··· Excerpt ···

Christusregnat said:


> Davidius said:
> 
> 
> > In my not-so-informed opinion, this comes from an overly scholastic, rigidly philosophical approach to the scriptures. Ignoring the commonplaces of language, we see one word used here, another there, and assume that there is a qualitative distinction to be derived, as if "there were loads of people at the ballgame" and "there were tons of people at the ballgame" carry metaphysically opposed meanings.
> ...



This is exactly my point. It is impossible to derive from scripture systematic definitions of the "mind" and "heart" which do not overlap and thus destroy the validity of the definitions. It appears that the authors use these and other such terms interchangeably. When they were writing a passage with the word "heart" or "mind" they were not purposing to spell out a Judeo-Christian metaphysics.


----------



## smhbbag (Sep 14, 2008)

Ditto to Davidius.


----------



## Archlute (Sep 14, 2008)

Whitefield said:


> Hmmm .. lemme see .. counting up the number of times the apostle Paul uses the words "know" "knowledge" "understand" and their cognates .. now counting up the number of times he uses "feelings" "emotions" and their cognates ... sorry, still looking for the occurrences of the latter.



If you do a broader study of the issue, you will find that Paul (and other writers of the epistles) use many terms that describe experience and emotion in the Christian faith. Terms such as comfort, peace, sorrows, groaning of spirit, etc. In fact, the whole of Paul's discussion in Galatians chapter 5 is a discussion that centers upon experience. A superficial word study on a couple of categorical terms may not come up with much, but a careful reading of the epistles certainly will help to overcome that error.


----------



## Archlute (Sep 14, 2008)

As an aside, a ministerial colleague remarked to me during a conversation last week on this very subject that he had just come across a passage in Calvin's writings where he had made a point about head vs. heart knowledge using that very phrase, and that it had completely taken him by surprise (since we know that it is only pietists who make this distinction, right?). He didn't have the reference on hand, but said that he would go home and look it up for me. I'm not very surprised though. I've been studying Calvin on prayer, and find that he makes a good deal of hay over what we would label a "head vs. heart" distinction in the realm of prayer. Good stuff to give careful read if you have the time; especially 3.20 of his _Institutes_.


----------



## Grymir (Sep 14, 2008)

We put on the mind of Christ. Can't remember the exact verse, it's late. Also the whole 'bowel's of compassion'. And the passage that God says He'll take away our stoney heart and give us a new one.

I was pondering your statement "but this is rather a man-made philosophy which separates the intellection function from the "real man"."

The head/heart distinction isn't overblown in philosophy, but in modern psychology, where it is way overblown. (and in Star Wars, ie, 'follow your feelings young Skywalker'. ) They are used Biblically as a kind of metaphor to show feelings vs intellect, not a specific location in the body where they come from.

Of course this leads to the body/soul distinction.


----------



## Pergamum (Sep 14, 2008)

The demons believe - and tremble.

This shows me that cognitive ability is far from saving 

The devil's theology is much better than my own - by my heart is Christ's!


----------



## ColdSilverMoon (Sep 14, 2008)

··· Stored data ···

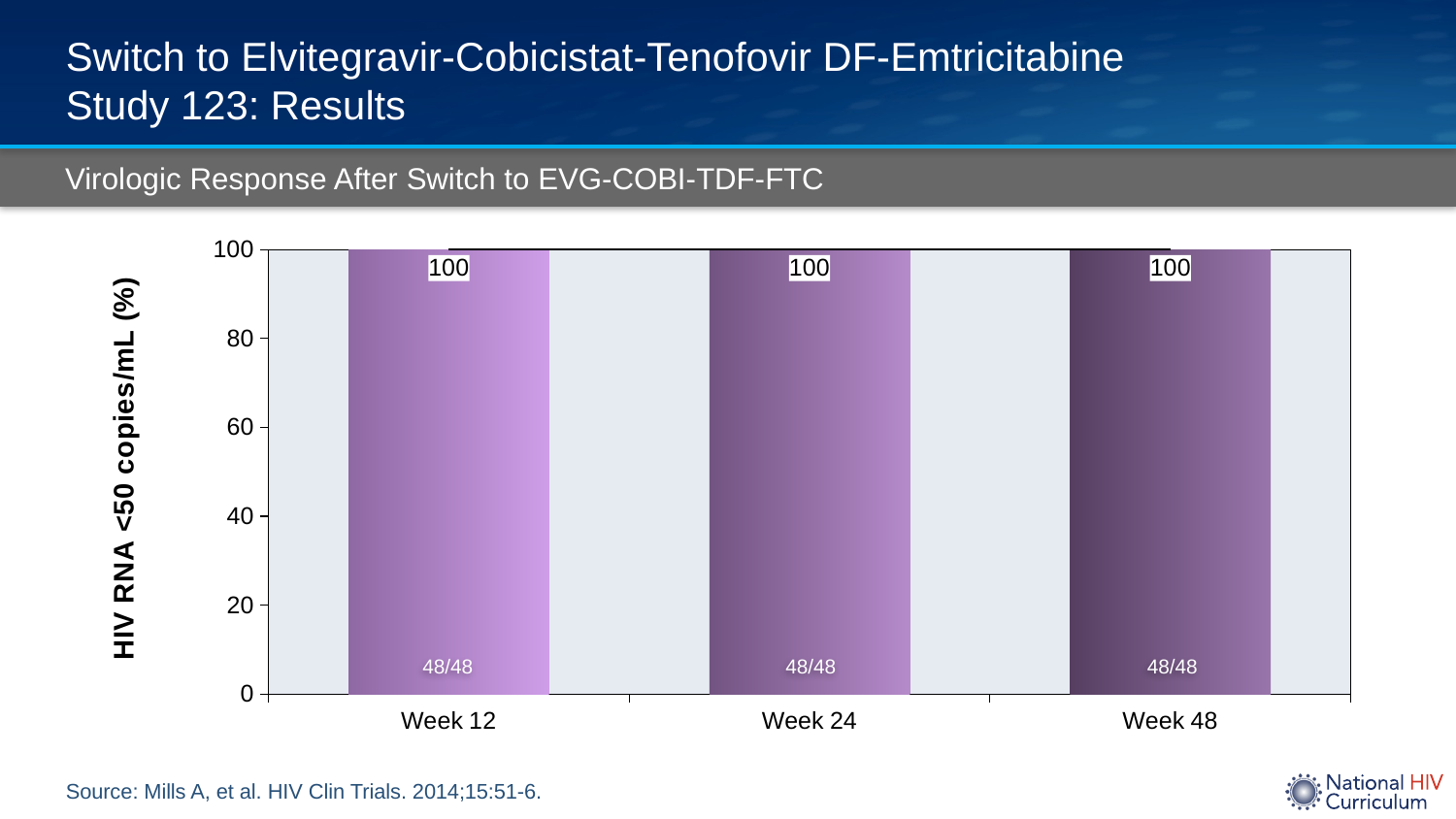
Is the value for Week 24 greater or less than 80? greater Do the values rise, fall, or stay the same from Week 12 to Week 48? Stay the same What kind of chart is shown on the slide? Bar chart What is the title of the chart? Virologic Response After Switch to EVG-COBI-TDF-FTC What is the value for Week 24? 100 What is the value for Week 12? 100 How many categories are shown on the x axis? 3 What is the label of the y axis? HIV RNA <50 copies/mL (%) What fraction of participants is shown inside the Week 48 bar? 48/48 What is the difference between the values for Week 12 and Week 48? 0 What is the value for Week 48? 100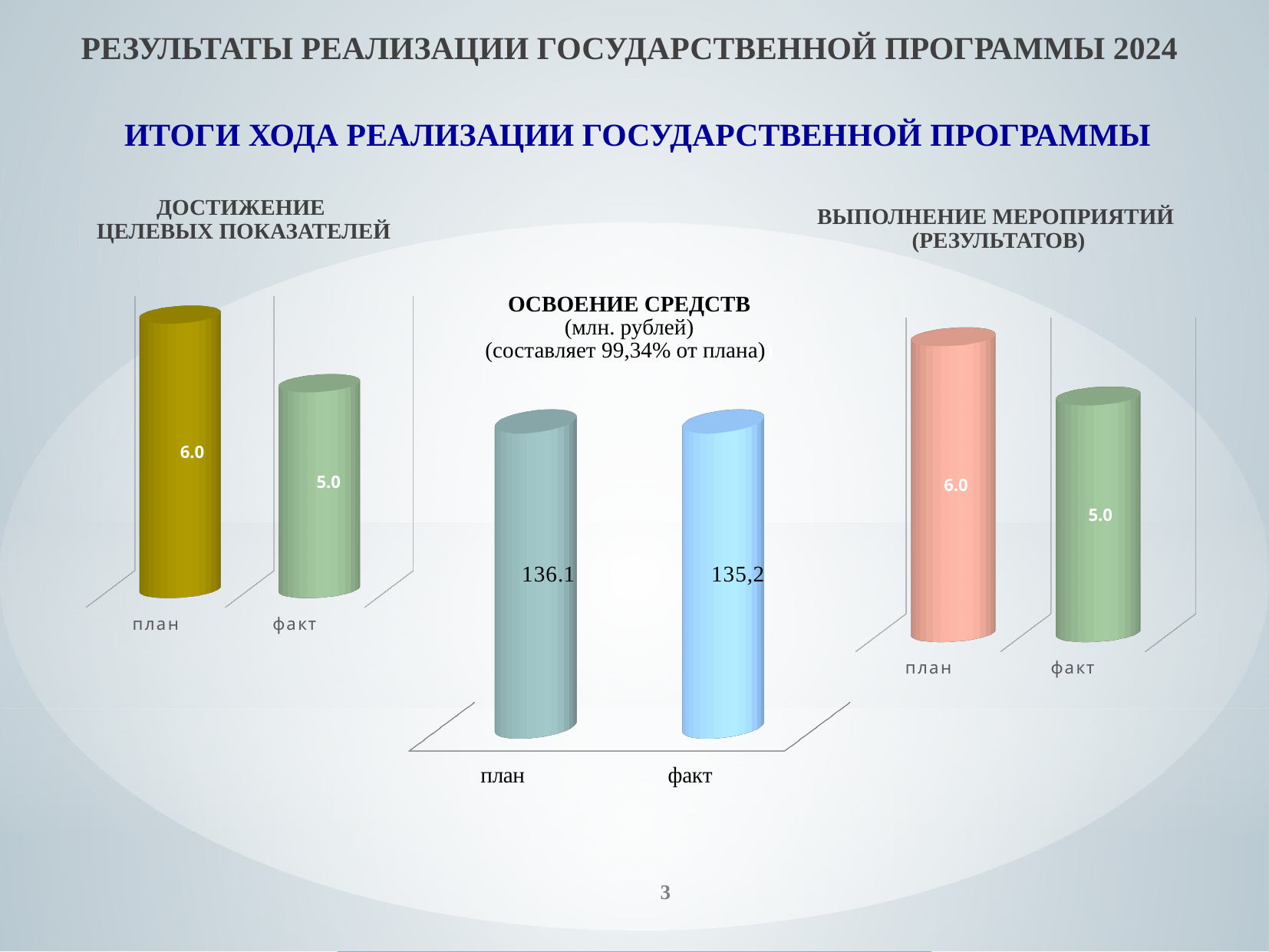
In the chart titled ВЫПОЛНЕНИЕ МЕРОПРИЯТИЙ (РЕЗУЛЬТАТОВ), what is the value for факт? 5.0 In the chart titled ДОСТИЖЕНИЕ ЦЕЛЕВЫХ ПОКАЗАТЕЛЕЙ, what is the difference between план and факт? 1.0 According to the subtitle of the chart titled ОСВОЕНИЕ СРЕДСТВ, what percentage of the plan does the actual value represent? 99,34% In the chart titled ОСВОЕНИЕ СРЕДСТВ, what is the value for план? 136.1 How many categories does the chart titled ОСВОЕНИЕ СРЕДСТВ show? 2 In the chart titled ОСВОЕНИЕ СРЕДСТВ, which is larger, план or факт? план In the chart titled ДОСТИЖЕНИЕ ЦЕЛЕВЫХ ПОКАЗАТЕЛЕЙ, what is the value for факт? 5.0 In the chart titled ДОСТИЖЕНИЕ ЦЕЛЕВЫХ ПОКАЗАТЕЛЕЙ, what is the value for план? 6.0 In the chart titled ОСВОЕНИЕ СРЕДСТВ, what is the value for факт? 135,2 In the chart titled ВЫПОЛНЕНИЕ МЕРОПРИЯТИЙ (РЕЗУЛЬТАТОВ), which category has the highest value? план What kind of chart is the chart titled ВЫПОЛНЕНИЕ МЕРОПРИЯТИЙ (РЕЗУЛЬТАТОВ)? bar chart In the chart titled ДОСТИЖЕНИЕ ЦЕЛЕВЫХ ПОКАЗАТЕЛЕЙ, which category has the lowest value? факт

···

Description of the task:
In the forum thread above, why does Archlute say he is not very surprised by his colleague's discovery in Calvin's writings? Answer in one to three sentences.

Exercise solution:
Archlute has been studying Calvin on prayer. He finds that Calvin makes a good deal of hay over what would be labeled a "head vs. heart" distinction in the realm of prayer.